This article was inspired by Sue Marquette Poremba who published a very similar article in Security News Daily in June 2012.

For most of us, the email messages we send wouldn’t be classified as sensitive. They can be personal, yes, and once in a while you’ll want to make sure the content of a message is kept confidential between sender and receiver.

But sometimes, sending sensitive information — social security numbers, passwords or credit-card numbers, for instance — via email is necessary. At such points, consider sending an encrypted email message.

Standard email messages are sent in plain text, so it’s possible for someone else to snoop on you and read them.

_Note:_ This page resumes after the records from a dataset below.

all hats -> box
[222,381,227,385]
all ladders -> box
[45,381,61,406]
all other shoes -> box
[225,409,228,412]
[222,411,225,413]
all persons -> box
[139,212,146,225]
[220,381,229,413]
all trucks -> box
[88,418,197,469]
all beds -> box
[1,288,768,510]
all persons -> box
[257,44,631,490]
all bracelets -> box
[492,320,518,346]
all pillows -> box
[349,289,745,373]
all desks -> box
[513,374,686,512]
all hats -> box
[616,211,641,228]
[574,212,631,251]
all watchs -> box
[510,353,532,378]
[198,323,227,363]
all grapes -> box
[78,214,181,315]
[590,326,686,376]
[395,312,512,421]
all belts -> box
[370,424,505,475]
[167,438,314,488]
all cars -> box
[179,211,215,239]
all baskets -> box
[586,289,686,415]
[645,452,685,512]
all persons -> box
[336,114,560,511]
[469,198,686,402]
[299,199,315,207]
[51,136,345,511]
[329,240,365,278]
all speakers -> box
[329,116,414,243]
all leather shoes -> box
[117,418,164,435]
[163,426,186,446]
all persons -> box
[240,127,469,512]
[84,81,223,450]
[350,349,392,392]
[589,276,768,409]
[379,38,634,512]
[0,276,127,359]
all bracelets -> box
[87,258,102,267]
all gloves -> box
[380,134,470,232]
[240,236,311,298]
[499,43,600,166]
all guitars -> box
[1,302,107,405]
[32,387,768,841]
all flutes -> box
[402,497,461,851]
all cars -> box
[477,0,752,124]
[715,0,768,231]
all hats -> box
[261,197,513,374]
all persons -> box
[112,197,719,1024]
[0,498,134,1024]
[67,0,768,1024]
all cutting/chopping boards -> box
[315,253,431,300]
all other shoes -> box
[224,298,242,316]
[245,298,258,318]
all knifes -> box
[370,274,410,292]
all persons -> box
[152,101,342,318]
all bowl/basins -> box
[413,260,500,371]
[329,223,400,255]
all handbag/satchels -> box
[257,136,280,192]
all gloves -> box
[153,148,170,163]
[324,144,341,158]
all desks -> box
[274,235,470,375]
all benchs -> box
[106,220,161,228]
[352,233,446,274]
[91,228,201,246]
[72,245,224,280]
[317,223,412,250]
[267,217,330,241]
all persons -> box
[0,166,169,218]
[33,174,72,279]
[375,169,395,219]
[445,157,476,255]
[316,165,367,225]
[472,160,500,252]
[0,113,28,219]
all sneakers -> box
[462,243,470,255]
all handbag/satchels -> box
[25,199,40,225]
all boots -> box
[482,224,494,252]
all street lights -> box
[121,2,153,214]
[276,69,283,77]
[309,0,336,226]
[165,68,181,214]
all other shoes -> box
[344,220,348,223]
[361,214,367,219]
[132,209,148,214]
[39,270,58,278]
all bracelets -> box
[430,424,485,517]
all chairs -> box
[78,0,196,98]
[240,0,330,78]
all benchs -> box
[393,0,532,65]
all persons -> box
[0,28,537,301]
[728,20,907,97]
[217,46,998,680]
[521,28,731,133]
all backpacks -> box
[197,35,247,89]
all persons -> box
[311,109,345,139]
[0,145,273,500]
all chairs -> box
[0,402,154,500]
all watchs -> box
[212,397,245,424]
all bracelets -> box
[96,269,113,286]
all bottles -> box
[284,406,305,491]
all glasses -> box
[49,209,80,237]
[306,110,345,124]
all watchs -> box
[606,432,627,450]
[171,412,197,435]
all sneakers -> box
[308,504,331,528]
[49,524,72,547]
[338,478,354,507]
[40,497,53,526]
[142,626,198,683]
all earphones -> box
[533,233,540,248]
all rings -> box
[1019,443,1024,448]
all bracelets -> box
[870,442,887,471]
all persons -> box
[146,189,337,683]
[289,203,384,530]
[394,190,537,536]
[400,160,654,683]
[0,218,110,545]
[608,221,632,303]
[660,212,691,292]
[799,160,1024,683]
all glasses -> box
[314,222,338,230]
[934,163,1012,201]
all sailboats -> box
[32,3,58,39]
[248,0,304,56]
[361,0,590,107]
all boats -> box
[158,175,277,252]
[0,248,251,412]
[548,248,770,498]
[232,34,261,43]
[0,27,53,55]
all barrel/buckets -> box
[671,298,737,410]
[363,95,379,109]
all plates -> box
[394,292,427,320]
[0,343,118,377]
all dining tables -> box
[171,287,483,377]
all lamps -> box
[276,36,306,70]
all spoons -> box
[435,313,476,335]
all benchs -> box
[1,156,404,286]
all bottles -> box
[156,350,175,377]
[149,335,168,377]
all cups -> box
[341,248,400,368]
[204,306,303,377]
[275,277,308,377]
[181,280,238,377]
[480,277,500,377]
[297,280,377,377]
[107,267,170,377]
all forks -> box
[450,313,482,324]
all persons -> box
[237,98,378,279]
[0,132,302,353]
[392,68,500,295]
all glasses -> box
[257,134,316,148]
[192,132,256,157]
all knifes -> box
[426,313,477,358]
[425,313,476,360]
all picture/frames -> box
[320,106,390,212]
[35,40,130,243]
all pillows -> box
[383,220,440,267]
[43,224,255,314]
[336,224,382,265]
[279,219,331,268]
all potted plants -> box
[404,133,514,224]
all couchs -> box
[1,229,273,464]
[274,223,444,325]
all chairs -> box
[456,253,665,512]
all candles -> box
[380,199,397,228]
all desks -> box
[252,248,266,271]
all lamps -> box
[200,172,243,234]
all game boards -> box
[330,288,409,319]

When you encrypt mail, on the other hand, it makes the messages completely unreadable to anyone who doesn’t possess a decryption key.

“It’s like locking a message in a safe, then shipping that safe,” said Terence Spies, chief technology officer of Voltage Security, an enterprise-security company in Cupertino, Calif. “If you trust the safe, you no longer need to trust the people moving it.”

Methods of encryption

PGP (Pretty Good Privacy) is the most common e-mail encryption standard.

PGP uses a public and private key pair.  Your public key is what you send to people who want to send you encrypted emails, and your private key is what you use to decrypt them.  Public-key certificates are great because neither you nor the intended recipient of your encrypted email need to exchange secret information beforehand.

Historically, when you wanted to send secret information to someone, you’d first need to agree on some kind of cipher or password and exchange that with them in some very secure manner. Using certificates, I can send part of my key to everyone, and you can encrypt whatever you want to send me with that part of my key.

Potential pitfalls

In most scenarios, the person receiving the email will have to PGP software installed on their computer so that they can use the sender’s public key to ‘unlock’ the email.

Sending email through a webmail service like Gmail is secure in that your computer’s connection to the service is encrypted, but the email message you send out from that service is not encrypted.  Mailvelope is an excellent PGP plugin for webmail, including Gmail.

Email offered by online providers is usually not encrypted when it’s stored. Without encrypting your email, an employee, support vendor and black-hat hackers might be able to read your personal messages.

Please consider using PGP email encryption as a way to keep data private. We routinely use email as an efficient way to exchange high-value documents. It is a good, prudent way to avoid being bitten by many of the data security problems that are so prominent these days.